Collected material>
* * * * *

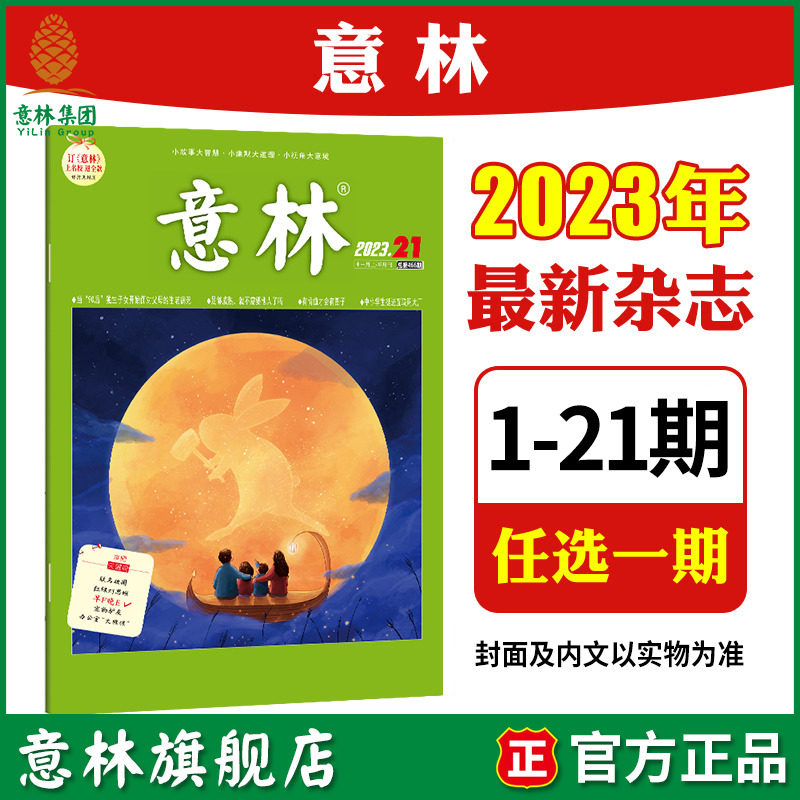 意林旗舰店 意林 2023年第1-15/16/17/18/19/20/21期 单本 满48元包邮 最新杂志期刊 初高中课外阅读励志社会热点散文 意林杂志社高性价比高么？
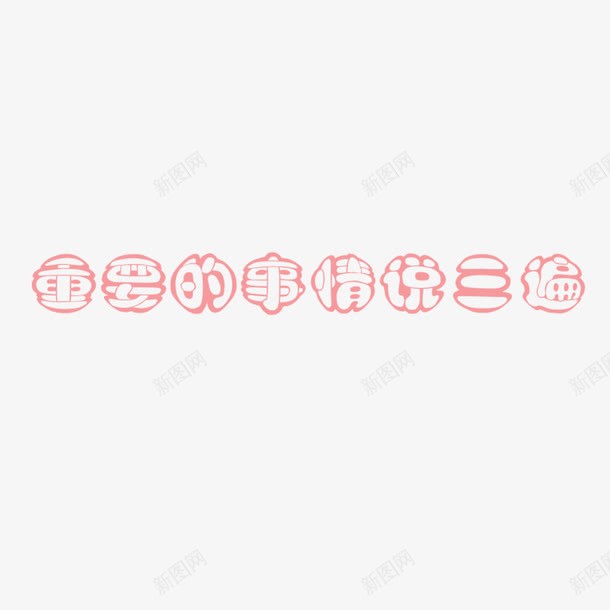 重要的事情说三遍艺术字png免抠素材_88icon https://88icon.com 字体 汉仪白旗字体 粉色艺术字 艺术字 重要的事情说三遍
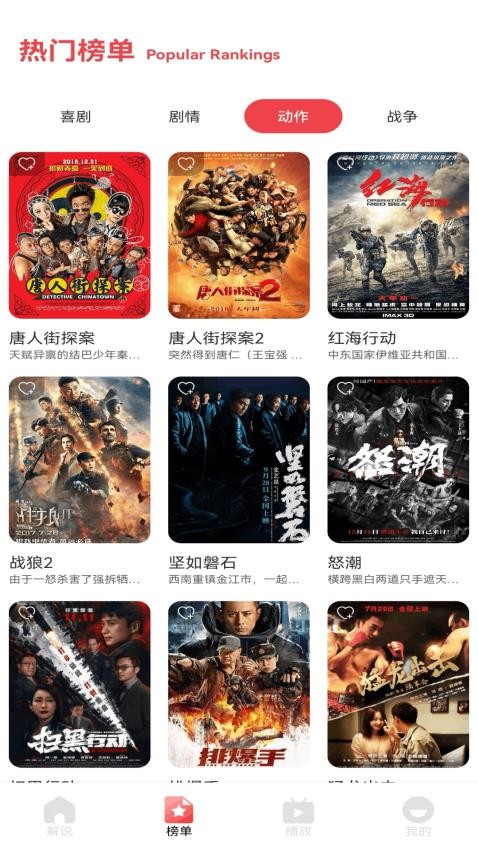 呱呱截图2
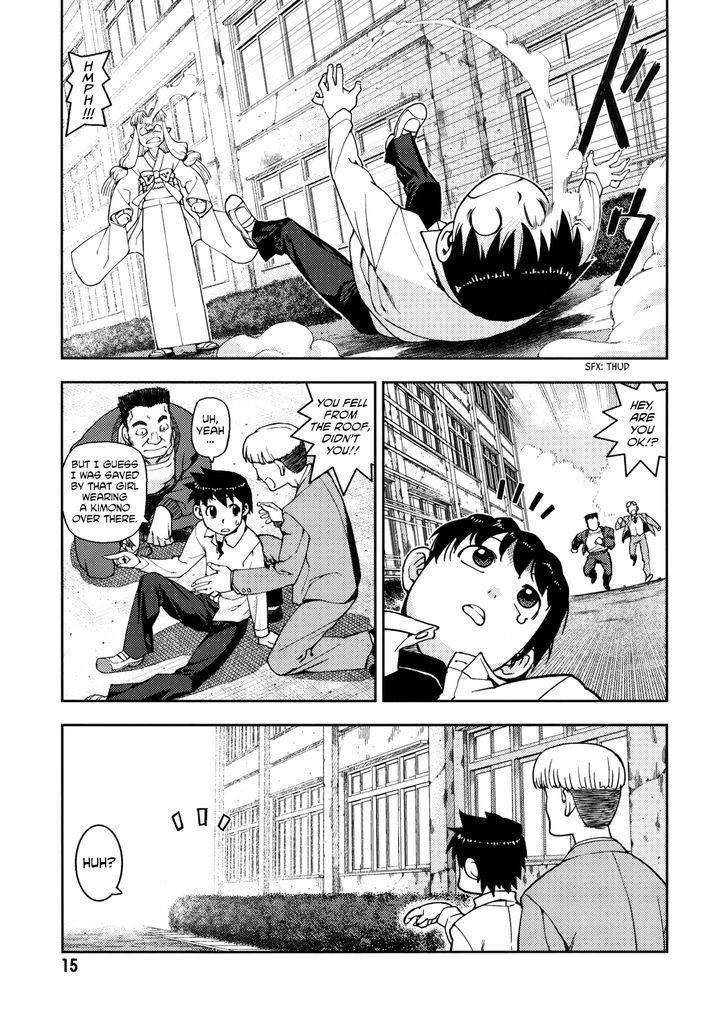 Tsugumomo Chapter 1.5 - Page 15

* * * * *

Brief> A verbatim copy is needed of the lines running from the line with "重要的事情说三遍艺术字png免抠素材_88icon https://88icon.com 字体" to the end of the data above, both included. Keep the pictures out of it.

Solution to this problem>
 重要的事情说三遍艺术字png免抠素材_88icon https://88icon.com 字体 汉仪白旗字体 粉色艺术字 艺术字 重要的事情说三遍
 呱呱截图2
 Tsugumomo Chapter 1.5 - Page 15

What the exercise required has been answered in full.